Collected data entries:
○ ○ ○ ○ ○ ○ ○

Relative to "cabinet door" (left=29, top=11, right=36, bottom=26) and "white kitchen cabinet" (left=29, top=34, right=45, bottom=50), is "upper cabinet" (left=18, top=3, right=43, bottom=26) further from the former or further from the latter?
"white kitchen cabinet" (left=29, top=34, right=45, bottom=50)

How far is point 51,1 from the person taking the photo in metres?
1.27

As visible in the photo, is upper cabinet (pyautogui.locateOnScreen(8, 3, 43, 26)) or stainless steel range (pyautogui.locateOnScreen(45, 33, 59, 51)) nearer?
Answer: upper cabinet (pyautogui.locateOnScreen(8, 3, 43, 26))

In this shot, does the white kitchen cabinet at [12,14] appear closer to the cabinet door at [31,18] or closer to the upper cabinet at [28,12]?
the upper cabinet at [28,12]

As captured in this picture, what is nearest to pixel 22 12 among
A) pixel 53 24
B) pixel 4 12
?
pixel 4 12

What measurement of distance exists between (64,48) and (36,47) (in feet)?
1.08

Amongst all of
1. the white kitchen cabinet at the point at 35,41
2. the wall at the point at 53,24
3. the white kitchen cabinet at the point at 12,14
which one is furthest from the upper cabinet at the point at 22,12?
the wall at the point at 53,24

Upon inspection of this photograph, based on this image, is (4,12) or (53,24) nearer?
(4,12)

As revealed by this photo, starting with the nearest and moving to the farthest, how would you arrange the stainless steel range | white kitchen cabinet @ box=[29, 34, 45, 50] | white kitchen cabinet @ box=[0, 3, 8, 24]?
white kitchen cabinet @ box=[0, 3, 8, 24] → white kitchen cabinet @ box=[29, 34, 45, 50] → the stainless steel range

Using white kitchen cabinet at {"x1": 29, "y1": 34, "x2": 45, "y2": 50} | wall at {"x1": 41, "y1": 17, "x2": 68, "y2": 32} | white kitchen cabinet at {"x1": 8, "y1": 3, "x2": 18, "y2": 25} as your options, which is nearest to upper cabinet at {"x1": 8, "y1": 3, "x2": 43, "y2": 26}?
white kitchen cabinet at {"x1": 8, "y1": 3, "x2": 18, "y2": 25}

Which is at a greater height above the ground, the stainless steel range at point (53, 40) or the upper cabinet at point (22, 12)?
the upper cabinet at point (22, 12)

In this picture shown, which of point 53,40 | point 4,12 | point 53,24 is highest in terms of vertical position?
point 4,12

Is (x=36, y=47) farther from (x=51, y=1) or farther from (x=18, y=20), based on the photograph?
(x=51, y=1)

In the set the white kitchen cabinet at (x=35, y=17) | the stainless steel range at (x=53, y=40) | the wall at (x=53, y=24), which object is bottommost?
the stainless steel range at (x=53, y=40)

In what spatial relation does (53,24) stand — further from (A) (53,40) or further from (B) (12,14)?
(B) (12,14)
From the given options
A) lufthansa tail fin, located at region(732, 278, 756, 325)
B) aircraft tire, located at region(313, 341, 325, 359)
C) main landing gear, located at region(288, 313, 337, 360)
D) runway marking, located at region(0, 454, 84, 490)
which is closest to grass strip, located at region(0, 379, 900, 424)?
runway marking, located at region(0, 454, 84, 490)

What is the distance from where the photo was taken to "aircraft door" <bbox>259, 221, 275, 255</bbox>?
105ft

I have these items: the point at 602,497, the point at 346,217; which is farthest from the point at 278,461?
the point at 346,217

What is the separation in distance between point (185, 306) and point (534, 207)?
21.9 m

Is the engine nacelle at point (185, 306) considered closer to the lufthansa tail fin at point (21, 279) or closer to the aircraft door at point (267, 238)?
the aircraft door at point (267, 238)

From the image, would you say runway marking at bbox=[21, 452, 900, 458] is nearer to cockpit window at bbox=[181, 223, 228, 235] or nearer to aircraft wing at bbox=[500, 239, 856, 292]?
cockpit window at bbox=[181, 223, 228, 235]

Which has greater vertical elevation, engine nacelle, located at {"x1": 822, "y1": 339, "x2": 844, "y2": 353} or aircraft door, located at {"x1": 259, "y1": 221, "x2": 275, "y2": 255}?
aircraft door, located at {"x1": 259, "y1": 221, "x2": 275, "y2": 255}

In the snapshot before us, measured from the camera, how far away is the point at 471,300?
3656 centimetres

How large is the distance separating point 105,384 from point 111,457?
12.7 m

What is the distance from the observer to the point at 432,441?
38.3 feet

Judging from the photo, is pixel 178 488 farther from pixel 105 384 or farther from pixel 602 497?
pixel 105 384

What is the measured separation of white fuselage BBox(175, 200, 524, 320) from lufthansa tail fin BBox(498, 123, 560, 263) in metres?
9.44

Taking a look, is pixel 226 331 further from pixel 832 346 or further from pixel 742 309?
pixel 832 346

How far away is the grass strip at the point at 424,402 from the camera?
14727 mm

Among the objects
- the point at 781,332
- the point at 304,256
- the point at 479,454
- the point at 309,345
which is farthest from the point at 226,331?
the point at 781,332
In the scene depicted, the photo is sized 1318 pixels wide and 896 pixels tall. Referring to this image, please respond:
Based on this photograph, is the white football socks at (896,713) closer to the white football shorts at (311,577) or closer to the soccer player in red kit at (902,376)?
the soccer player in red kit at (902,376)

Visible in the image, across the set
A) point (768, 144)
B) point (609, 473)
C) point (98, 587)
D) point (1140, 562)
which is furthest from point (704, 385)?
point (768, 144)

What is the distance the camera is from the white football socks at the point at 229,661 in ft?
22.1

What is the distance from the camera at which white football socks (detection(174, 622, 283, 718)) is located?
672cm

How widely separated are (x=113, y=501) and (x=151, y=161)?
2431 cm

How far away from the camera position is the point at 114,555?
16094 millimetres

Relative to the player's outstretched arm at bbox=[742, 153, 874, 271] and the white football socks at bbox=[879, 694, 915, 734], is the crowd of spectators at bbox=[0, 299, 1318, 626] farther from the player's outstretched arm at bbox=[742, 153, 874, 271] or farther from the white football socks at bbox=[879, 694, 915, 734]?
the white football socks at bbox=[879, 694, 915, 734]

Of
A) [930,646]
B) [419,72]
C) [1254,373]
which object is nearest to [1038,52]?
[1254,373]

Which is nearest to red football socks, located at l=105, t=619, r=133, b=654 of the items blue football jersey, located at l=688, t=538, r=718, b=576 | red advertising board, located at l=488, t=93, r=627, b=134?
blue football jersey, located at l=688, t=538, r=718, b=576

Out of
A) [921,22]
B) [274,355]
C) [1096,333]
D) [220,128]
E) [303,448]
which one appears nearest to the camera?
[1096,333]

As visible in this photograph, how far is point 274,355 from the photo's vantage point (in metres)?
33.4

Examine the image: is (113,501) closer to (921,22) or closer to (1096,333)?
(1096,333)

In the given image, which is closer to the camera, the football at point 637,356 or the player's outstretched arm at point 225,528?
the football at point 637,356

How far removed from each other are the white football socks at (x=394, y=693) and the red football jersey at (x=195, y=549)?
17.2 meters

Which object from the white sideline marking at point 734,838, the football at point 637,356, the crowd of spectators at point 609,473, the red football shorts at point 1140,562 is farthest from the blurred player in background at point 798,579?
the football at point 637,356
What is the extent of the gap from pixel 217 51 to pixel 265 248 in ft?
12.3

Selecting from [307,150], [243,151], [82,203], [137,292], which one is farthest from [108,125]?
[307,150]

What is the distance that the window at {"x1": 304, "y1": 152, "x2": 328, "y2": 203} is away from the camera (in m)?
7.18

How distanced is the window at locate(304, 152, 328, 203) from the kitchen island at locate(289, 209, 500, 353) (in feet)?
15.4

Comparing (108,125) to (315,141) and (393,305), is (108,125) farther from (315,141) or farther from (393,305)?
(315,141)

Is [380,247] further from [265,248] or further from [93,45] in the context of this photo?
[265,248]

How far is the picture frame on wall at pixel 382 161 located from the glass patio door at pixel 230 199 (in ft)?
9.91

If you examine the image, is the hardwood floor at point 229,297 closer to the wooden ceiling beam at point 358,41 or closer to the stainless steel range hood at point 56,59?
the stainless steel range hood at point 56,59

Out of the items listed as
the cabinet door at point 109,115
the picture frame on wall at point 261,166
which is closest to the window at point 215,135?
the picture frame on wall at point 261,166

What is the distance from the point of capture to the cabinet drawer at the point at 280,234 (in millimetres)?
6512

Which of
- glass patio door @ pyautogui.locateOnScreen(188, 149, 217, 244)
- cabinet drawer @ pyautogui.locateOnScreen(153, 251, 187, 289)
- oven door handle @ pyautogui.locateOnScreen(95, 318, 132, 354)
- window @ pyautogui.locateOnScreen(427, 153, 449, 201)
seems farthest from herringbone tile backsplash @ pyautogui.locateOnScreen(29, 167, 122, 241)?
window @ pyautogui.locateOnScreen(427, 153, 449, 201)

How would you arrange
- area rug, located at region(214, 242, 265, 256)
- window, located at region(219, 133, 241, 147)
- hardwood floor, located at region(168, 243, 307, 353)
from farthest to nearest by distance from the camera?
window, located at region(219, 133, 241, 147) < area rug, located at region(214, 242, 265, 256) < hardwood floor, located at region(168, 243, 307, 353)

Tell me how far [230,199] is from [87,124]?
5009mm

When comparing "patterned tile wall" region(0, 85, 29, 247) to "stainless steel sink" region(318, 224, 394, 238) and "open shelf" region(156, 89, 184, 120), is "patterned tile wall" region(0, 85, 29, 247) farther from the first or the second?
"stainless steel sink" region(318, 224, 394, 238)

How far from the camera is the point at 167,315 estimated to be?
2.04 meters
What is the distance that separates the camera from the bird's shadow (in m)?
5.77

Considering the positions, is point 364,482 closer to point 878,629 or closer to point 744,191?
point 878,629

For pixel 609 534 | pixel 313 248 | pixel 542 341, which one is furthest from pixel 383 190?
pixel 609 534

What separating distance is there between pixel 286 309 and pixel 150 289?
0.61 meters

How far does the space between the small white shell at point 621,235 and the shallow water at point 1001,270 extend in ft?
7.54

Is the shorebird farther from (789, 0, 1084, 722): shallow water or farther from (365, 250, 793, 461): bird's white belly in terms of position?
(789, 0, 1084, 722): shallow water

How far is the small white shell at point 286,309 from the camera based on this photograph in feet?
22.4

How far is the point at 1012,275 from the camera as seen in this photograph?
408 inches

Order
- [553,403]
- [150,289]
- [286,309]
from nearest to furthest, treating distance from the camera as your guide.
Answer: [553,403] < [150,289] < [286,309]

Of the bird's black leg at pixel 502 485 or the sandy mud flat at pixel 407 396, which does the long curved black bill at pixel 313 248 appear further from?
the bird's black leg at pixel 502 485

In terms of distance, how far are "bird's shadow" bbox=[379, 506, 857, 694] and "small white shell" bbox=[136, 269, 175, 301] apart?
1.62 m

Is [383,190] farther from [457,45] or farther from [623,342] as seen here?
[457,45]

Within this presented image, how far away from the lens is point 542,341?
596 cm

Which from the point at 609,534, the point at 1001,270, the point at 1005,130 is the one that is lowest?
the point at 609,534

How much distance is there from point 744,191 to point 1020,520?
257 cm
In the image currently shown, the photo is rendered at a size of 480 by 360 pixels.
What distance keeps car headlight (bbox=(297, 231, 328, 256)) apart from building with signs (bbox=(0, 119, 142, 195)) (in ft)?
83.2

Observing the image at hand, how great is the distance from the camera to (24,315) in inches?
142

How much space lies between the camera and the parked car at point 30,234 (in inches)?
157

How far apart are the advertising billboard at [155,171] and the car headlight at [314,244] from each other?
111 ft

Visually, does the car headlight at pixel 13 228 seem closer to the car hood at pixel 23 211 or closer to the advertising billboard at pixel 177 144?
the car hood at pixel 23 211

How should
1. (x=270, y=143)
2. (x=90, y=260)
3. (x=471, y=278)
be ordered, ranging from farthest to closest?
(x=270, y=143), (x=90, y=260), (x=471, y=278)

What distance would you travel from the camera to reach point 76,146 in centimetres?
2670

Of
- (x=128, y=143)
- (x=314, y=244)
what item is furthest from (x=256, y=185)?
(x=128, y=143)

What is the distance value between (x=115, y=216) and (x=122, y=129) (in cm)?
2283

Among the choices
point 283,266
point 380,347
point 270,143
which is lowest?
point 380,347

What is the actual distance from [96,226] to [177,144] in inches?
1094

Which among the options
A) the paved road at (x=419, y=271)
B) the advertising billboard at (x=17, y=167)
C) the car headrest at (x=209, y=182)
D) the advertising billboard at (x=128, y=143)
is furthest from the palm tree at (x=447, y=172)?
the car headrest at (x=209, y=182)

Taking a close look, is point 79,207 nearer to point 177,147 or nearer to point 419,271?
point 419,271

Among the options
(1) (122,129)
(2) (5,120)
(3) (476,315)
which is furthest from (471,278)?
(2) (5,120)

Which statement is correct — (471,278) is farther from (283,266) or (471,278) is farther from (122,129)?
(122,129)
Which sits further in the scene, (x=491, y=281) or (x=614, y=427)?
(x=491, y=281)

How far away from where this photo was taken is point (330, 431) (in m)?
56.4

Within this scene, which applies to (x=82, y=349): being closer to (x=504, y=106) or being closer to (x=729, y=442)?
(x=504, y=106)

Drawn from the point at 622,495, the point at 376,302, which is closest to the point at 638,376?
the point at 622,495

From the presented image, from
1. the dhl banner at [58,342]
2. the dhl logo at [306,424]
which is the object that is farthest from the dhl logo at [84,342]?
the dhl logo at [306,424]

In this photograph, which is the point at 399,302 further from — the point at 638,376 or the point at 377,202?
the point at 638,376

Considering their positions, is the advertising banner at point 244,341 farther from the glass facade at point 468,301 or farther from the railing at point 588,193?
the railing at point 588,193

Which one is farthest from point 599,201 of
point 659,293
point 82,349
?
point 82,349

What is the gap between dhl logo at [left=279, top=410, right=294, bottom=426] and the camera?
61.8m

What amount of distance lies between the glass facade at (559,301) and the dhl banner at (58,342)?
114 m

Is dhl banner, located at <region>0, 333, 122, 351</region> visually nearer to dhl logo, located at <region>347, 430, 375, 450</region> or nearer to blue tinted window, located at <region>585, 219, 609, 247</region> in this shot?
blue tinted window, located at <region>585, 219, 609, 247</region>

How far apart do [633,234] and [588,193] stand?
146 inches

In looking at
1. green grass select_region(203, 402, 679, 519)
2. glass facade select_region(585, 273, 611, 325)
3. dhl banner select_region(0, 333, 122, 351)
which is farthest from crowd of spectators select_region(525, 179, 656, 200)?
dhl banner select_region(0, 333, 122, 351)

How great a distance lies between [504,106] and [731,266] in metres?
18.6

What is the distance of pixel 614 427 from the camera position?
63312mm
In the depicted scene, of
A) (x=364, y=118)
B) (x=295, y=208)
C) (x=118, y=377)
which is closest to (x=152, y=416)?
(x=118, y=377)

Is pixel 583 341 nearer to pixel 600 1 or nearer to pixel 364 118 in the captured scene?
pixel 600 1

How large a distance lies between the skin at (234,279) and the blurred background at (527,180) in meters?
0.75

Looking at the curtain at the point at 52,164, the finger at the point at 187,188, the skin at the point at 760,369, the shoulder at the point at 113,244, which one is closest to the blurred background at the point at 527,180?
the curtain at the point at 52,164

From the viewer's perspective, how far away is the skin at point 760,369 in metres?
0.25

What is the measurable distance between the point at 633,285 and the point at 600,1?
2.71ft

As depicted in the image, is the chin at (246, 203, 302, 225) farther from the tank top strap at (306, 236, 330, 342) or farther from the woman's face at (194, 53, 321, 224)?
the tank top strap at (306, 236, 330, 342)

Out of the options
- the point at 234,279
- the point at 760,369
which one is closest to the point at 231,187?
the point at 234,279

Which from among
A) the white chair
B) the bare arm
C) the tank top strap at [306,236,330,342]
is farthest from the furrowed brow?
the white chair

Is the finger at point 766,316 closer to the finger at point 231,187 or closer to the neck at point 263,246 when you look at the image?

○ ○ ○ ○ ○ ○ ○

◆ **Task to carry out**
Update the rows starting with the line that contains "In the given" and going on through the line that contains "17.2 meters", changing "outstretched arm" to "extended arm" and leaving all else unchanged. Give back only those lines.

◆ **Written reply**
In the given image, which is closer to the camera, the football at point 637,356 or the player's extended arm at point 225,528?
the football at point 637,356

How far removed from each other are the white football socks at (x=394, y=693) and the red football jersey at (x=195, y=549)?
17.2 meters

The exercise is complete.